Switching database engines—for instance, going from a MySQL-compatible database to an Amazon Aurora MySQL DB cluster—and migrating data can be a long and confusing process. For the purpose of offering a little clarity, this article will go through and highlight various aspects of that process, specifically for the case mentioned above.

For those who aren’t familiar with Amazon Aurora or the Aurora DB cluster, here’s some information to catch you up.

In so few words, Amazon Aurora DB operates as a Database engine of its own as opposed to the Amazon Relational Database Service, which operates as a hosted database service with six common database engines to host from (Amazon Aurora, PostgreSQL, MySQL, MariaDB, Oracle, and Microsoft SQL Server).

Having been released in late-2014, Amazon Aurora has been utilized as an alternative relational database engine offering users high-end performance, accessibility, and throughput that greatly exceeds that of MySQL and PostgreSQL. With features like storage scalability and elasticity, Aurora employs a cloud model in its functions as opposed to the traditional framework seen in other database engines.

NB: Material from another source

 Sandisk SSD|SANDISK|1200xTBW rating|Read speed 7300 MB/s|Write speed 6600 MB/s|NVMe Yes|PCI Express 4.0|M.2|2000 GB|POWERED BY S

The Amazon Aurora DB cluster is composed of one or more DB instances (there are two types of DB instances: Primary DB instance and Aurora Replica) and a cluster volume, which commands and directs data for the instances. The cluster volume itself is a virtual database storage volume spanning a variety of Availability Zones, all containing copies of the cluster data.

A detailed comparison of the two could compose an entire article of its own (a few organizations have offered such articles), but the focus will now shift to explaining how users can easily migrate their MySQL-Compatible Database to Amazon Aurora MySQL.

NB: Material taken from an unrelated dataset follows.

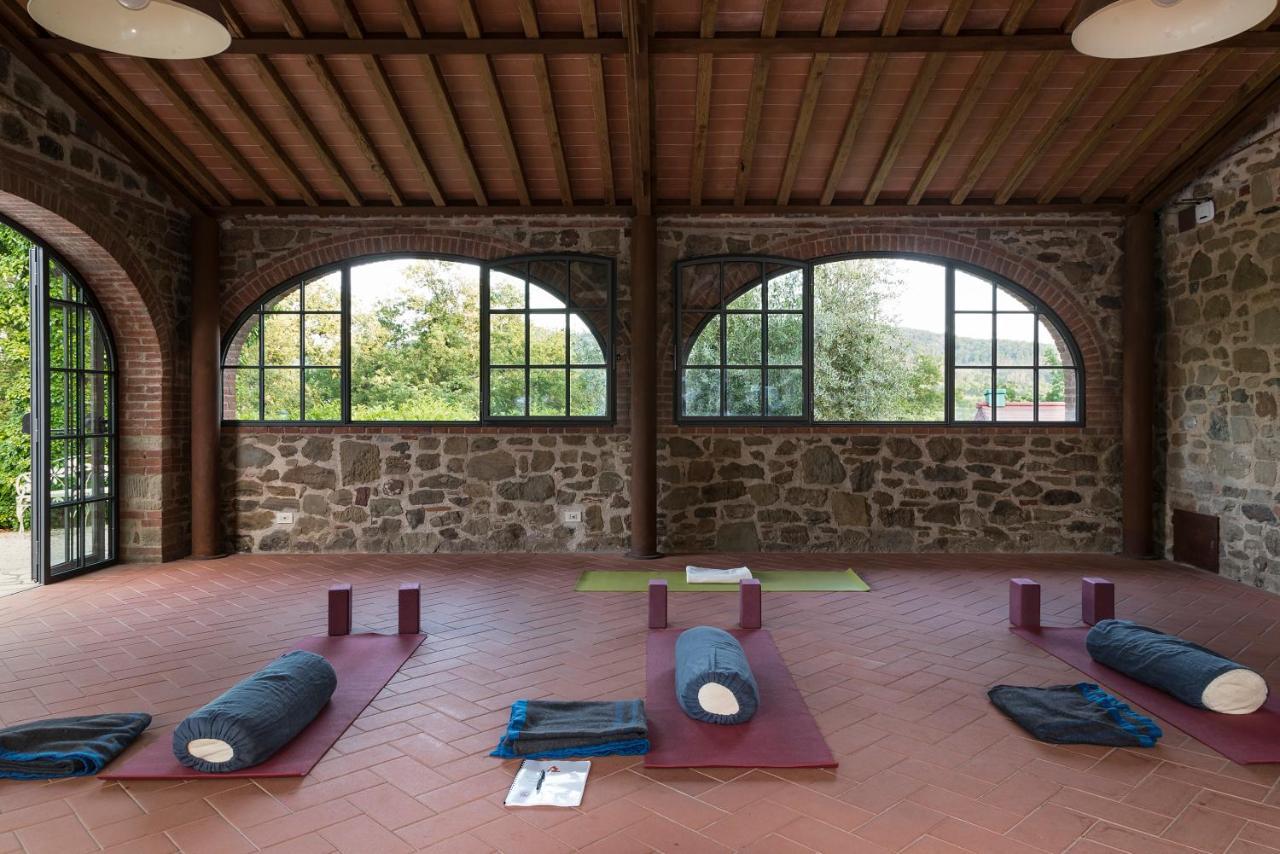 Agriturismo L'Incrociata Bucine Exteriér fotografie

Although Amazon offers a detailed description of this process, this article will allow users to get a quick understanding of the process and how it all works without having to pour through pages of information.

There are a couple different ways that users can migrate their data and a defining factor is what storage engine is being supported. If a user’s database supports tablespaces by InnoDB or MyISAM, then they have a couple options.

The user can create a dump of data and import it into their Amazon Aurora MySQL DB cluster. Because of the replay of commands to recreate the schema and data in from one engine to the other, this option is rather slow and tedious.

The other option for users is to copy source files from their MySQL database (5.5 or 5.6) into an Amazon S3 bucket and restore an Amazon Aurora DB cluster from those files. As opposed to waiting for the commands to replay from the original dump of data, this option allows Amazon Aurora MySQL to instantly use copied files as the primary data for the DB cluster.

With that being said, there are a few necessary conditions to be set in stone before users can even begin to copy their data into an S3 bucket and restore their files. As recommended by Amazon, users first need to Install Percona XtraBackup on their local servers (Amazon Aurora MySQL uses files backed up using Percona XtraBackup to restore a DB cluster).

Once users have downloaded Percona XtraBackup and backed up their files, they must give permission to Amazon RDS to access their list buckets and IAM roles for their AWS account, and to act on behalf of the user to create new IAM service roles.

After all of the files have been copied or restored to an Aurora DB cluster, users can successfully launch their new DB instance in Amazon Aurora MySQL.